EXERCISE AIM:
Copy out exactly the lines running from the one with "How far from the lens" through the final line, both ends included, and nothing else. Pictures stay out of the copy.

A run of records
┄┄┄┄┄┄┄┄┄┄┄┄┄┄┄┄┄┄┄┄
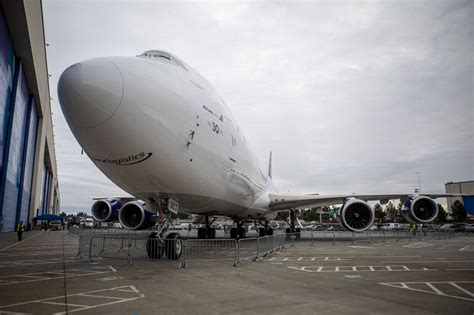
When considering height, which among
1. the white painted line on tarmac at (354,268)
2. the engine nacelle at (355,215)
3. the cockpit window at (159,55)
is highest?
the cockpit window at (159,55)

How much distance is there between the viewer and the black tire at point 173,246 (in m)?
9.68

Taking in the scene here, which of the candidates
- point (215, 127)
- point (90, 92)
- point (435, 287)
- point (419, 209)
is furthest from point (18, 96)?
point (435, 287)

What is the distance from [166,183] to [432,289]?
6441mm

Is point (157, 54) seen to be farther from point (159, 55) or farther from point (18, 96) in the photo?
point (18, 96)

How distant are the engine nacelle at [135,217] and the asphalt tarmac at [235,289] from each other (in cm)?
535

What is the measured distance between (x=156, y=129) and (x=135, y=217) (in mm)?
8780

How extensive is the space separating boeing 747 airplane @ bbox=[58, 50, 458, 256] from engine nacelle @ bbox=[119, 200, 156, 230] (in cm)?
389

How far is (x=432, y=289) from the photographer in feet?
20.1

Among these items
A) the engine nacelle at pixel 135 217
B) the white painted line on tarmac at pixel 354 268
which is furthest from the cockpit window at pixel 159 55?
the engine nacelle at pixel 135 217

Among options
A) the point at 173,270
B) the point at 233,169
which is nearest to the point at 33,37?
the point at 233,169

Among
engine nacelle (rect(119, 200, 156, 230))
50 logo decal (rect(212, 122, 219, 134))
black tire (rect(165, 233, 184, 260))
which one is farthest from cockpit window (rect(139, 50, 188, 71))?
engine nacelle (rect(119, 200, 156, 230))

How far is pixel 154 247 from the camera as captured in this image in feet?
32.5

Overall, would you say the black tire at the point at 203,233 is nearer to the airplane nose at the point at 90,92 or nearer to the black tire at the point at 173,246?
the black tire at the point at 173,246

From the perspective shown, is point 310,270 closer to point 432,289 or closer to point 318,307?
point 432,289
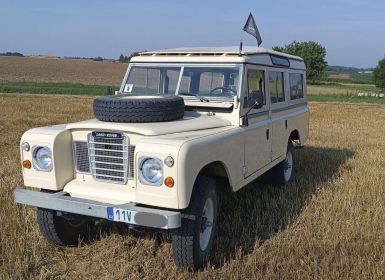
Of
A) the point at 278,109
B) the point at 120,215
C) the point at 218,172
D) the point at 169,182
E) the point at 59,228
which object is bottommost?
the point at 59,228

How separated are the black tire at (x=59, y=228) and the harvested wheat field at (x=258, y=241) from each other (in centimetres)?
11

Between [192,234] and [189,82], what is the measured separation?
216cm

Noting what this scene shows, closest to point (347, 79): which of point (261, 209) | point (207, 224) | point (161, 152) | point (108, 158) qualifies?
point (261, 209)

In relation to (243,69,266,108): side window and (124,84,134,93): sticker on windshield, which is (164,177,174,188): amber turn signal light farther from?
(124,84,134,93): sticker on windshield

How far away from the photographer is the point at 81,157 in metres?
4.12

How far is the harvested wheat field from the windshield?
154 cm

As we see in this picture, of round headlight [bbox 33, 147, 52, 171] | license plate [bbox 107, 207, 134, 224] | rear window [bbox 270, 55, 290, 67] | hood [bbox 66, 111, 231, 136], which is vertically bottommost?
license plate [bbox 107, 207, 134, 224]

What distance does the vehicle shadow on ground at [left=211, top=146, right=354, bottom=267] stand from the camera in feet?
15.2

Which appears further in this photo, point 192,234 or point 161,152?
point 192,234

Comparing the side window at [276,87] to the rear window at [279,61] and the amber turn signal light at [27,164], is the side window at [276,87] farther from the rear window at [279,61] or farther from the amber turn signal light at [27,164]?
the amber turn signal light at [27,164]

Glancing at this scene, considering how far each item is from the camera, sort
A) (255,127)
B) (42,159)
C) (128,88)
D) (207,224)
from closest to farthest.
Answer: (42,159)
(207,224)
(255,127)
(128,88)

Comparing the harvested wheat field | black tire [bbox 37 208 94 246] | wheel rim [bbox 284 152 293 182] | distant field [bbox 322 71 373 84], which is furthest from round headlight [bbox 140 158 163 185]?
distant field [bbox 322 71 373 84]

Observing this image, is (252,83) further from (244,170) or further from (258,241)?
(258,241)

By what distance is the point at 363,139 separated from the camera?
12562mm
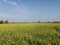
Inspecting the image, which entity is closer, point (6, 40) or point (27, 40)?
point (6, 40)

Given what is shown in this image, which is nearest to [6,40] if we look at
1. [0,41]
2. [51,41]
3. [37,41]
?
[0,41]

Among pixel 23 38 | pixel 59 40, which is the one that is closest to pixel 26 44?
pixel 23 38

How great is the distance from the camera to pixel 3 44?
11.3 metres

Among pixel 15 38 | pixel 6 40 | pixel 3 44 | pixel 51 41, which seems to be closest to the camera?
pixel 3 44

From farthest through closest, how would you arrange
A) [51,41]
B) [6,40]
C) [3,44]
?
[51,41] → [6,40] → [3,44]

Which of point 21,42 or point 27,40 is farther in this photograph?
point 27,40

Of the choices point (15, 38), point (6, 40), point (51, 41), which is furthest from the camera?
point (51, 41)

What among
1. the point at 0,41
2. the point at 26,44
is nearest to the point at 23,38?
the point at 26,44

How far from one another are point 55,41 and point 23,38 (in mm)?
3262

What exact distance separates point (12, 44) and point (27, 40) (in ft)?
5.88

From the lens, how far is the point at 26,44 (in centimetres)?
1214

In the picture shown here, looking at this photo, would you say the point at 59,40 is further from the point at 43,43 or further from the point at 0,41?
the point at 0,41

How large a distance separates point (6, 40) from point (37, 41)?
9.22ft

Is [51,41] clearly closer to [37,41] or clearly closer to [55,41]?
[55,41]
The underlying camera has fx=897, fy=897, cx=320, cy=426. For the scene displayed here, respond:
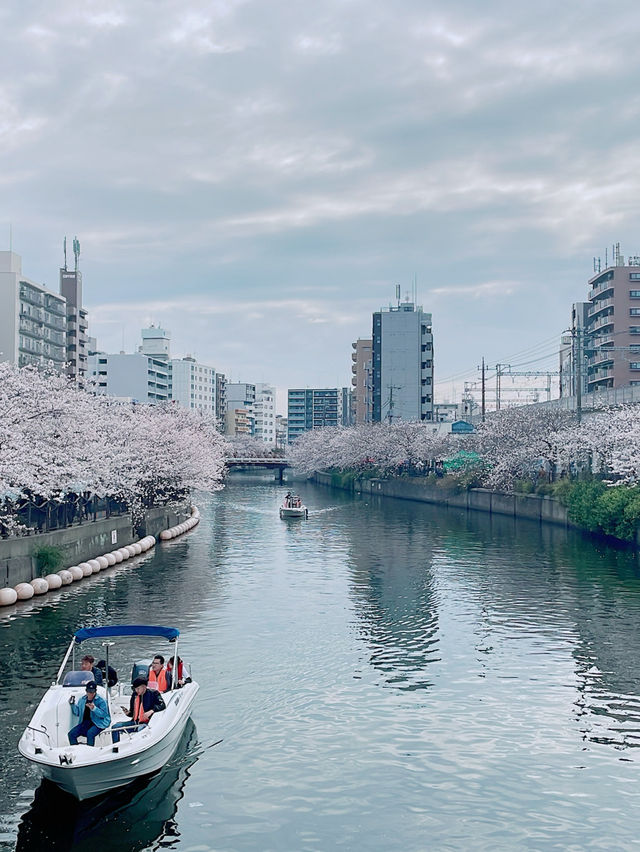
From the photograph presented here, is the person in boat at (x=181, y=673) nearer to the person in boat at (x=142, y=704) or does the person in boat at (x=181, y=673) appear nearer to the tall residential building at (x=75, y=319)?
the person in boat at (x=142, y=704)

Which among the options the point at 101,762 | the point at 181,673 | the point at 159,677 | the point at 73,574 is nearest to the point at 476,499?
the point at 73,574

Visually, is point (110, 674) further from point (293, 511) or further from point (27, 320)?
point (27, 320)

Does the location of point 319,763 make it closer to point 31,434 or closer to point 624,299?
point 31,434

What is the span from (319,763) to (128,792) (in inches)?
177

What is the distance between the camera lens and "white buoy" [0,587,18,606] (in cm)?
3772

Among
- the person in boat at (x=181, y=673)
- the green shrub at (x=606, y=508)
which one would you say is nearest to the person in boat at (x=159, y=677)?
the person in boat at (x=181, y=673)

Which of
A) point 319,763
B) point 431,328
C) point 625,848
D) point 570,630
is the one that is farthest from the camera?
point 431,328

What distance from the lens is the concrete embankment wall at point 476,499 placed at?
77.5 meters

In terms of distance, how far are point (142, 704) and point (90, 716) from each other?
159cm

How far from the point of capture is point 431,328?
18300 centimetres

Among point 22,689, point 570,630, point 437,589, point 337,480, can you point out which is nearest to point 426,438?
point 337,480

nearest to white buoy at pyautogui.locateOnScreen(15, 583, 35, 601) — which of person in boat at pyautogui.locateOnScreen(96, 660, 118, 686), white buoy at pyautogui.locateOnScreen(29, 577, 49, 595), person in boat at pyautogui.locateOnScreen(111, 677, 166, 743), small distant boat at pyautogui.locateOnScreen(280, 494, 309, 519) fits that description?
white buoy at pyautogui.locateOnScreen(29, 577, 49, 595)

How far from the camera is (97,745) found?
19.7m

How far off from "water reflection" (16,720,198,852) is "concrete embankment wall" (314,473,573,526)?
5733 centimetres
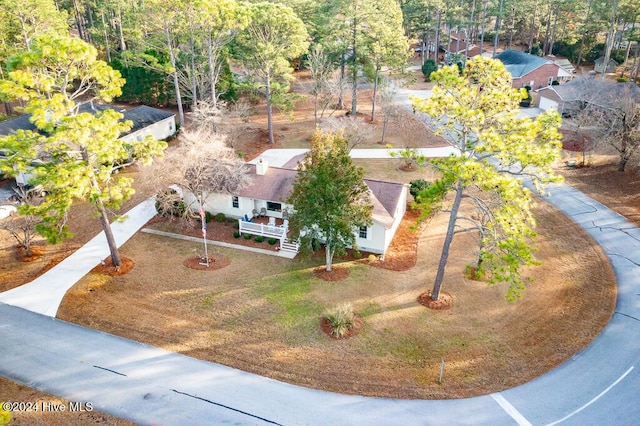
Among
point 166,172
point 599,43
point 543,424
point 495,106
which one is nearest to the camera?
point 543,424

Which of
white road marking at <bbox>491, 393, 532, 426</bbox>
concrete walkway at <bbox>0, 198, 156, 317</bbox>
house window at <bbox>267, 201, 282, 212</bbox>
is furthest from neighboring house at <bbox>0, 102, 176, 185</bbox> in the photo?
white road marking at <bbox>491, 393, 532, 426</bbox>

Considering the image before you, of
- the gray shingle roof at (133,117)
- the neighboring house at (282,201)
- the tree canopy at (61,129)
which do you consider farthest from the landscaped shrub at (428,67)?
the tree canopy at (61,129)

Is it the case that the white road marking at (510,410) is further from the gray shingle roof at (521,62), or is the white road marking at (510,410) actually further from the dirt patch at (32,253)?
the gray shingle roof at (521,62)

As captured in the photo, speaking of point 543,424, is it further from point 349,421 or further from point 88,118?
point 88,118

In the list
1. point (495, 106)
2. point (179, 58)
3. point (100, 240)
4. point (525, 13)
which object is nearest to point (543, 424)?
point (495, 106)

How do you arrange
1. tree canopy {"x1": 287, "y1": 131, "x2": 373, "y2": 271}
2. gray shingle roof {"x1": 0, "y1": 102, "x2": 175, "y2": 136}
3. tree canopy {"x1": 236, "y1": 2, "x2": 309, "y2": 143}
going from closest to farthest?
tree canopy {"x1": 287, "y1": 131, "x2": 373, "y2": 271} → gray shingle roof {"x1": 0, "y1": 102, "x2": 175, "y2": 136} → tree canopy {"x1": 236, "y1": 2, "x2": 309, "y2": 143}

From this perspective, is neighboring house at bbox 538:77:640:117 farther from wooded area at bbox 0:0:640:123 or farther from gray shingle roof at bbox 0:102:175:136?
gray shingle roof at bbox 0:102:175:136
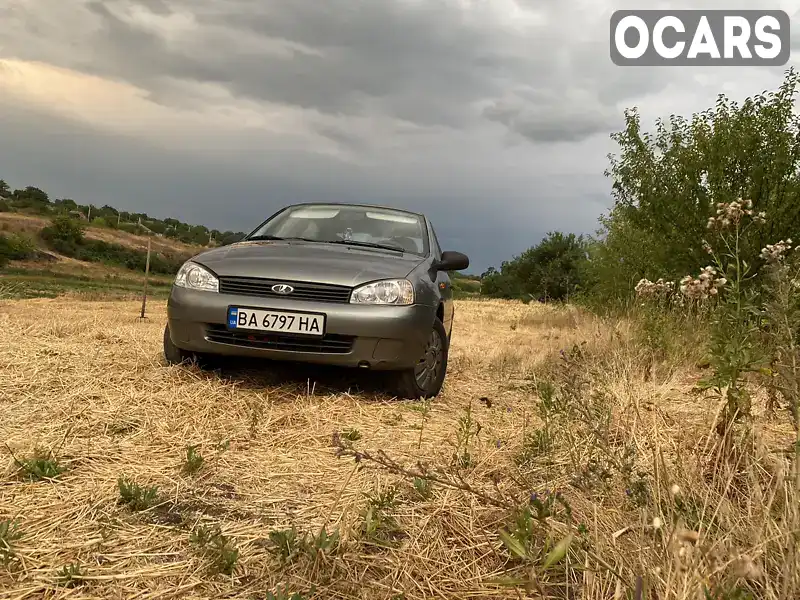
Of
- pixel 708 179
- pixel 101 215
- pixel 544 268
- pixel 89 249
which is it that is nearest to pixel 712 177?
pixel 708 179

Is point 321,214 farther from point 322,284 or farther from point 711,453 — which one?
point 711,453

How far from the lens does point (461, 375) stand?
5738mm

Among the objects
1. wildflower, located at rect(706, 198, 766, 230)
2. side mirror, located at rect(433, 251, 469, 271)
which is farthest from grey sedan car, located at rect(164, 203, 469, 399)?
wildflower, located at rect(706, 198, 766, 230)

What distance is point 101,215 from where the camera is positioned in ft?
283

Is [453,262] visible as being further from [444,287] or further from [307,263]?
[307,263]

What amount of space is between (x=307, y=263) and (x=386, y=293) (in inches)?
23.7

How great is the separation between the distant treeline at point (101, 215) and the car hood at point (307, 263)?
6525cm

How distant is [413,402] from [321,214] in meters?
2.19

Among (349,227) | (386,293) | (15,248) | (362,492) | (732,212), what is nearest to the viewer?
(362,492)

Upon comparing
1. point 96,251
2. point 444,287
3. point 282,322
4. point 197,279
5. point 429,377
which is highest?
point 444,287

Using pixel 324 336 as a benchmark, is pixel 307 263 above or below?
above

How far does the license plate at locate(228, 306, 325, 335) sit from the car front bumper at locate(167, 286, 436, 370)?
34mm

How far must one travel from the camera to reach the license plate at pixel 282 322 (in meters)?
3.86

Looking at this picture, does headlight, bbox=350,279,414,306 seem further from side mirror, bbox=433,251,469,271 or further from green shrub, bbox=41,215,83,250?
green shrub, bbox=41,215,83,250
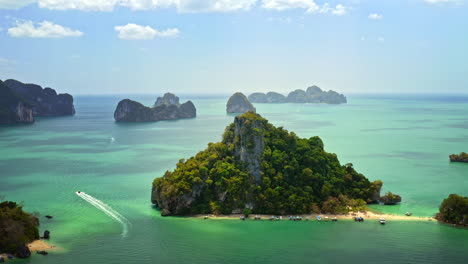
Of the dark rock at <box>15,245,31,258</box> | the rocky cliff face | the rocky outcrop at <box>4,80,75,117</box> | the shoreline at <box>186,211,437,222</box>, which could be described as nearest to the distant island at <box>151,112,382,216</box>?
the rocky cliff face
┄┄┄┄┄┄┄┄┄┄┄┄┄┄┄┄┄┄┄┄
SOLUTION TO THIS TASK:
How far from the lens does point (461, 375) stand?
5738mm

Among the objects
1. wildflower, located at rect(706, 198, 766, 230)
2. side mirror, located at rect(433, 251, 469, 271)
which is farthest from grey sedan car, located at rect(164, 203, 469, 399)?
wildflower, located at rect(706, 198, 766, 230)

What distance is point 101,215 from where the camera is positioned in ft?
283

Is [453,262] visible as being further from [444,287] or further from [307,263]?
[307,263]

What amount of space is between (x=307, y=263) and (x=386, y=293) (in inches)?
23.7

How great is the separation between the distant treeline at point (101, 215) and the car hood at point (307, 263)?
6525cm

How distant is [413,402] from [321,214] in meters?
2.19

Among (349,227) | (386,293) | (15,248) | (362,492) | (732,212), what is nearest to the viewer?
(362,492)

Upon comparing
1. point 96,251
2. point 444,287
3. point 282,322
4. point 197,279
5. point 429,377
which is highest?
point 444,287

Using pixel 324 336 as a benchmark, is pixel 307 263 above or below?
above

How far does the license plate at locate(228, 306, 325, 335) sit from the car front bumper at locate(167, 286, 436, 370)?
34mm

How far must one travel from the camera to reach the license plate at pixel 282 322 (in meters)?
3.86

Looking at this picture, does headlight, bbox=350,279,414,306 seem further from side mirror, bbox=433,251,469,271 or further from green shrub, bbox=41,215,83,250?
green shrub, bbox=41,215,83,250
Of the dark rock at <box>15,245,31,258</box> | the rocky cliff face | the rocky outcrop at <box>4,80,75,117</box> | the shoreline at <box>186,211,437,222</box>, which could be described as nearest to the distant island at <box>151,112,382,216</box>?
the rocky cliff face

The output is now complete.